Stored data
○ ○ ○ ○ ○ ○ ○
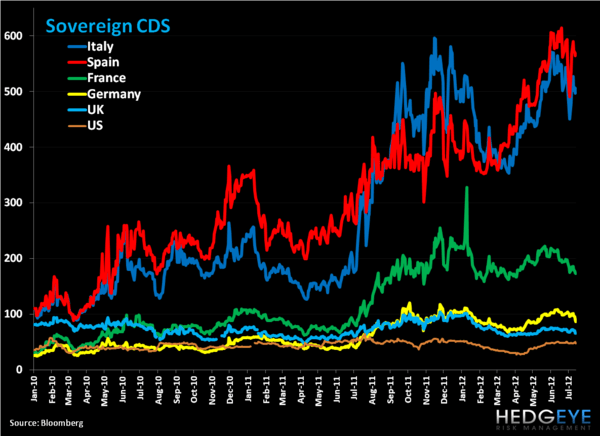 "Weekly European Monitor: ESM (and European) ""Clarity"" Pushed Out - aaa. cds   b"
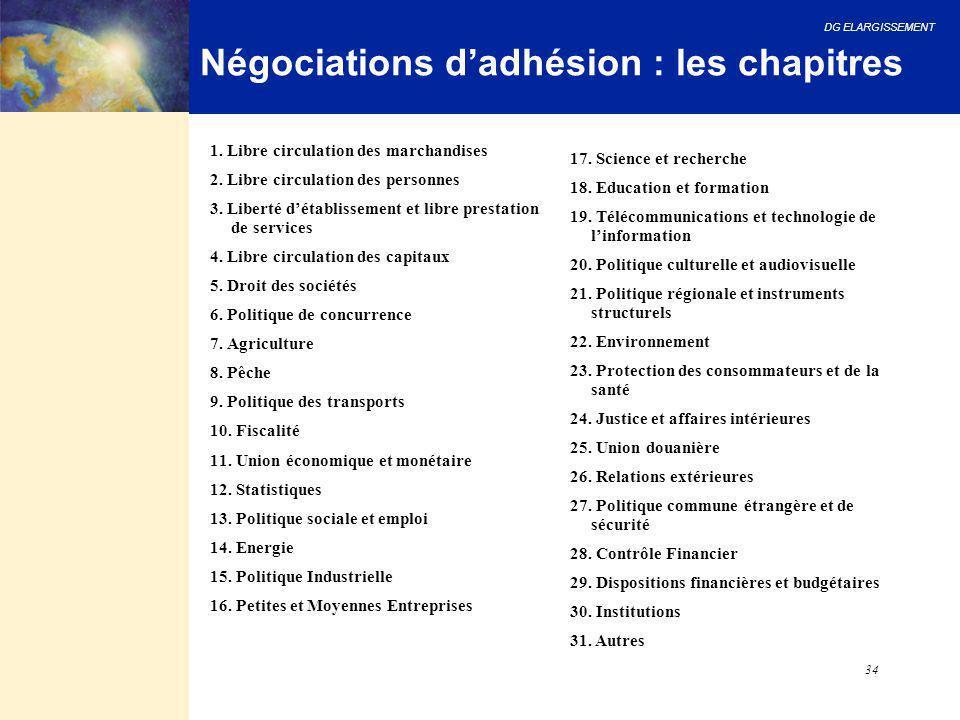 Négociations d'adhésion : les chapitres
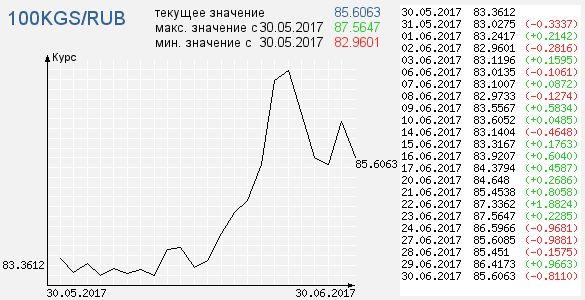 Какой курс рубля в киргизии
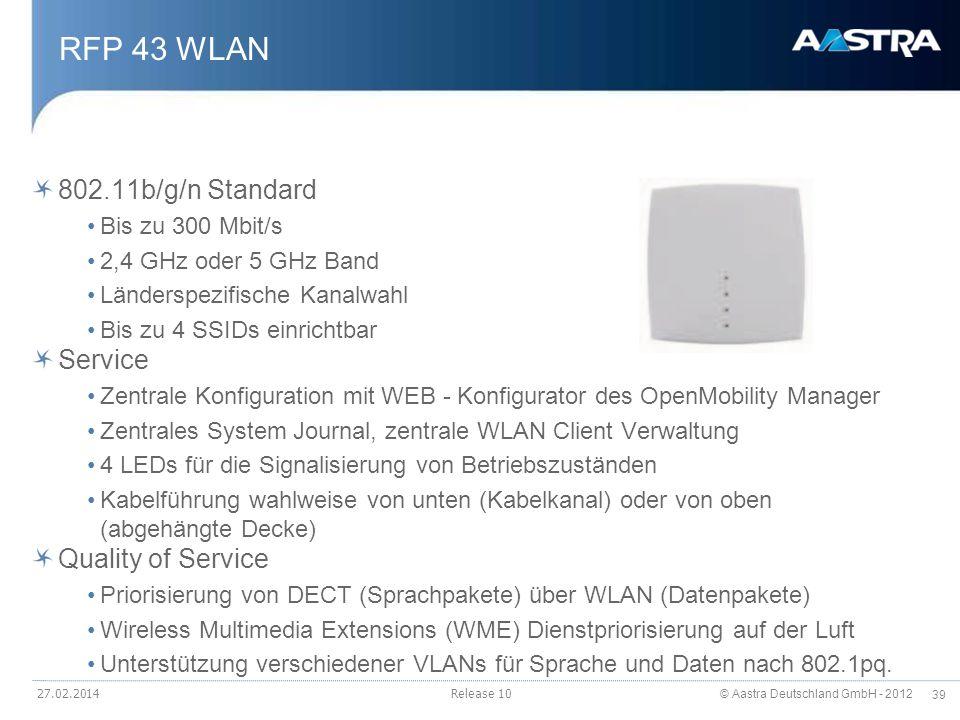 RFP 43 WLAN 802.11b/g/n Standard Service Quality of Service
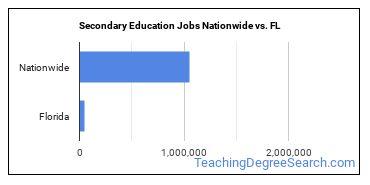 Secondary Education Jobs Nationwide vs. FL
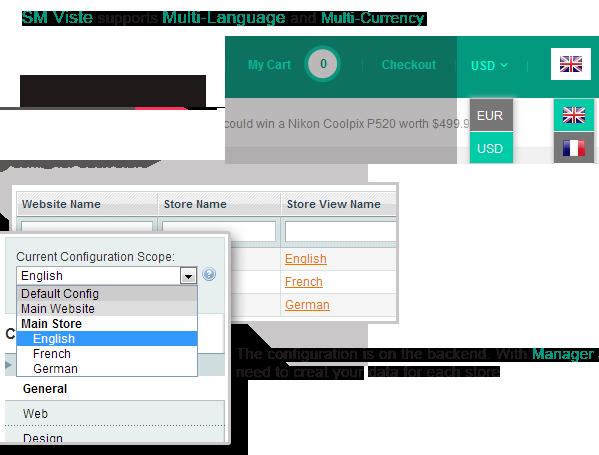 SM Viste - Multi language & currency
○ ○ ○ ○ ○ ○ ○
Word for word, set down each record shown above, omitting the pictures.

**Response below:**
 "Weekly European Monitor: ESM (and European) ""Clarity"" Pushed Out - aaa. cds   b"
 Négociations d'adhésion : les chapitres
 Какой курс рубля в киргизии
 RFP 43 WLAN 802.11b/g/n Standard Service Quality of Service
 Secondary Education Jobs Nationwide vs. FL
 SM Viste - Multi language & currency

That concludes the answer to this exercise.